To better understand this article, you should first read [[Seafile data model]].
Each downloaded repo is bound to an ordinary local folder. Using Git's terminology, we call this local folder the "worktree".
A typical synchronization work flow consists of the following steps:
- Seafile client daemon detects changes in the worktree (via inotify etc).
- The daemon commits the changes to the
local
branch. - Download new changes from the
master
branch on the server (if any). - Merge the downloaded branch into
local
branch (also checkout changes to worktree). - Fast-forward upload
local
branch to server'smaster
branch.
Since the above work flow may be interrupted at any point by shutting down the program or computer, after reboot we lose all notifications from the OS. We need a reliable and efficient way to determine which files in the worktree has been changed (even after reboots).
We use Git's index file to do this. It caches the timestamps of every file in the worktree when the last commit is generated. So we can easily and reliably detect changed files in the worktree since the latest commit by comparing timestamps.
Another notable case is what happens if two clients try to upload to the server
simultaneously. The commit procedure on the server ensures atomicity. So only
one client will update the master
branch successfully, while the other will
fail.
The failing client will restart the sync work flow later. It will first merge the changes from the succeeded client then upload again.
The most tricky part of the syncing algorithm is merging.

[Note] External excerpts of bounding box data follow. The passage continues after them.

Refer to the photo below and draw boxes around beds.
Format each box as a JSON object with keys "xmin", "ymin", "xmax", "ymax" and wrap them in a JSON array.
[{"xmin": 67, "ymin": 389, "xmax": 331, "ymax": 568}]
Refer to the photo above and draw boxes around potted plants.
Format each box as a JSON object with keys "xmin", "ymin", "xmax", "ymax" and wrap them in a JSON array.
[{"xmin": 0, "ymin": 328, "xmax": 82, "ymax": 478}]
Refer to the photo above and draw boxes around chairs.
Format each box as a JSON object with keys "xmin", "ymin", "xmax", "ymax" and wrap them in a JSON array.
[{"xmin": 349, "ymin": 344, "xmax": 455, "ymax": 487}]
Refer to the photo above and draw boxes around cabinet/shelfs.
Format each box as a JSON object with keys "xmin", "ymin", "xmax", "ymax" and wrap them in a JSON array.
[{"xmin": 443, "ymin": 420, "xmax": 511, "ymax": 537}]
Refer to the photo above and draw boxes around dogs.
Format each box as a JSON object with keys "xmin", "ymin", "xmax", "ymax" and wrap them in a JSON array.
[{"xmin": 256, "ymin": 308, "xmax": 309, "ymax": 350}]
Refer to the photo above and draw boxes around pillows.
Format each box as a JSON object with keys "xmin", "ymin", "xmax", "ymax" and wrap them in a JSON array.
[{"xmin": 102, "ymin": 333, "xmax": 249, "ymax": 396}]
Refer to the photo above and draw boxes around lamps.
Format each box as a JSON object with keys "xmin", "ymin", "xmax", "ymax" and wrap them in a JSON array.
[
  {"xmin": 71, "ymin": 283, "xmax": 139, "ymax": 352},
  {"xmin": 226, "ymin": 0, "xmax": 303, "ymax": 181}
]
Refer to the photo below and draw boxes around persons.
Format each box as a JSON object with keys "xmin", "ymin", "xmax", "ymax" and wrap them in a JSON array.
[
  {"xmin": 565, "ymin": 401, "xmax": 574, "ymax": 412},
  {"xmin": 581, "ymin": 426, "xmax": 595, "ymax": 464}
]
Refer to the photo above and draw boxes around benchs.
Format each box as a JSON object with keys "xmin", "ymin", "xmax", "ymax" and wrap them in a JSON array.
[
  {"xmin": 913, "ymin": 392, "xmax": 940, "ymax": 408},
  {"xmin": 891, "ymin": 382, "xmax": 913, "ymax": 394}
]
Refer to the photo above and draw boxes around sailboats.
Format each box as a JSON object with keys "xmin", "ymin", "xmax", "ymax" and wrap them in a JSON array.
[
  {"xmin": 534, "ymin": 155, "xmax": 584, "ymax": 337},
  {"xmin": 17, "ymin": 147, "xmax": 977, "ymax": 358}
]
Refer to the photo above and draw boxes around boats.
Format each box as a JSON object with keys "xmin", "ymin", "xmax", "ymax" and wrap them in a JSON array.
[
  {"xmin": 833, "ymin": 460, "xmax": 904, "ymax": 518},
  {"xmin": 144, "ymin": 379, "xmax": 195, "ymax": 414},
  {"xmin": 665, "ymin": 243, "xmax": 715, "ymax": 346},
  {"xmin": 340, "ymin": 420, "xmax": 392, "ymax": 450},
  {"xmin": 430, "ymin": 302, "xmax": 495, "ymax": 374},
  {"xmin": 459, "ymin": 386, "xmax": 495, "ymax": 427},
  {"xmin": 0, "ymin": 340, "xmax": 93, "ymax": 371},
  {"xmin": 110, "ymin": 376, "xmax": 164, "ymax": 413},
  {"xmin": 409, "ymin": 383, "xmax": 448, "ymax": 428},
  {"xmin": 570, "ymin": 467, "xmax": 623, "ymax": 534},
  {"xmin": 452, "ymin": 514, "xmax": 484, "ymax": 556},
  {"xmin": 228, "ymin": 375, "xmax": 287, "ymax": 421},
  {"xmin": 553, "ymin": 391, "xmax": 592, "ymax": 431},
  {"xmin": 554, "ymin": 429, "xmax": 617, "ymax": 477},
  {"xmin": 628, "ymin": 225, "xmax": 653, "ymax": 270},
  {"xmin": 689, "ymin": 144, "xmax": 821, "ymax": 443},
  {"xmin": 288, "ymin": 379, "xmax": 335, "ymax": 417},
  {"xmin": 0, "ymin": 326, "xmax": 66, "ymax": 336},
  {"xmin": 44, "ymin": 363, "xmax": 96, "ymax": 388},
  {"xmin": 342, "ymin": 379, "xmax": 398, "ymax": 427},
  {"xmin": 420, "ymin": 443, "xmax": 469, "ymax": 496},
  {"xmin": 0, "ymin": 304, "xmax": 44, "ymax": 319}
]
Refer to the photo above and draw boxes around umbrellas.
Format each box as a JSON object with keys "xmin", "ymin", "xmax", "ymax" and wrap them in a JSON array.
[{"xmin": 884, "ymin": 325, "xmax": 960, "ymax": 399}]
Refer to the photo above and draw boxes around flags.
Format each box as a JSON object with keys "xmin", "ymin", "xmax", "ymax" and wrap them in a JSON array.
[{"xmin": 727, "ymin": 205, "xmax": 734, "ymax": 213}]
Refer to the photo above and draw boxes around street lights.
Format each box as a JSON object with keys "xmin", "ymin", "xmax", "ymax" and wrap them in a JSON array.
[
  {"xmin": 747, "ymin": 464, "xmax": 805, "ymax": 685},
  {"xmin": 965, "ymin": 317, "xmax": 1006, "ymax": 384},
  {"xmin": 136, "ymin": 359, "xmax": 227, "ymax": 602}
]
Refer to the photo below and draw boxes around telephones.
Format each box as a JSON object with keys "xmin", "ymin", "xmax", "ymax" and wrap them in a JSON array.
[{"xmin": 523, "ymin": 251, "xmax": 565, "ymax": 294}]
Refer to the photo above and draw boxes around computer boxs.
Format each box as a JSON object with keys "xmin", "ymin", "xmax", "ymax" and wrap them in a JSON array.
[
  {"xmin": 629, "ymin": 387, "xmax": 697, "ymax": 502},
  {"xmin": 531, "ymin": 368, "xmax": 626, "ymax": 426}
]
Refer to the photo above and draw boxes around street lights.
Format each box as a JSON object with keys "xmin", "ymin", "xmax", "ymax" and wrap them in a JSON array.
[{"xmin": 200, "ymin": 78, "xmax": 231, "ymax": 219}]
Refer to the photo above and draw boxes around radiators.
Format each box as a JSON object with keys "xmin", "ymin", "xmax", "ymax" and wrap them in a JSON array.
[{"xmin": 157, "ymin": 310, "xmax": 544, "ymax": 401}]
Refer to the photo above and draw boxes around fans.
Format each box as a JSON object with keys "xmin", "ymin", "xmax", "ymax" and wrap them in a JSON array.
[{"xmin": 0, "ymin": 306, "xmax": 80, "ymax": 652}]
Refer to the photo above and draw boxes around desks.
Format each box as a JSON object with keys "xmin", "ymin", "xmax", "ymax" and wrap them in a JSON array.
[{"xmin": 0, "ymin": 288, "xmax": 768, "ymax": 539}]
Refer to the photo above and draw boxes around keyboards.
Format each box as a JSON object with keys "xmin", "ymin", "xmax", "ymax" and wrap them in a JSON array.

Git's merge algorithm doesn't work well enough for auto synchronization.
Firstly, if a merge is interrupted, git requires you to reset to the latest commit and merge again. It's not a problem for Git since it's a single command. But seafile runs as a daemon and may be kill at any time. The user may have changed some files in the worktree between the interruption and restart. Resetting the worktree will LOSE user's uncommitted data.
Secondly, Git's merge command will fail if it fails to update a file in the worktree. But on Windows, an opened Office document will be write-protected by the Office process. So the merge may fail in this case.
That's why programs use Git directly for auto-sync is not reliable.
Seafile implement its own merge algorithm based on the ideas from Git's merge algorithm.
It handles the first problem by "redoing" the merge carefully after restart. It handles the second problem by not starting merge until no file is write-protected in the worktree.
Seafile's merge algorithm also handles all the conflict cases handled by Git.